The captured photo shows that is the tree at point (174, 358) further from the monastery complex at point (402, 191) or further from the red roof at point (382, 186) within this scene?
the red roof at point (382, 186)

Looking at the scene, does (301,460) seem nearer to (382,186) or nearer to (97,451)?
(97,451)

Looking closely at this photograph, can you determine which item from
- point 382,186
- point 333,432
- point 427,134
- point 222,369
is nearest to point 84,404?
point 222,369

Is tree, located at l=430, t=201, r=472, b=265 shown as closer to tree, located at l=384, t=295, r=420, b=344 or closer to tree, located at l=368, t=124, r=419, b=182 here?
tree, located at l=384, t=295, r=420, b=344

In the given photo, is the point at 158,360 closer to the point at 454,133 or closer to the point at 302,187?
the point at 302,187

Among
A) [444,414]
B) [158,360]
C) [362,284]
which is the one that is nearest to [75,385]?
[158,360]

=-=-=-=-=

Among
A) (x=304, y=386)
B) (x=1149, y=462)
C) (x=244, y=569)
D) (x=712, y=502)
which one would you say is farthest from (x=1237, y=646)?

=-=-=-=-=

▶ **Exercise goal**: Show each line of the records above that contains the word "closer".

▶ **Answer**:
Is tree, located at l=430, t=201, r=472, b=265 shown as closer to tree, located at l=384, t=295, r=420, b=344 or closer to tree, located at l=368, t=124, r=419, b=182 here?
In the given photo, is the point at 158,360 closer to the point at 454,133 or closer to the point at 302,187?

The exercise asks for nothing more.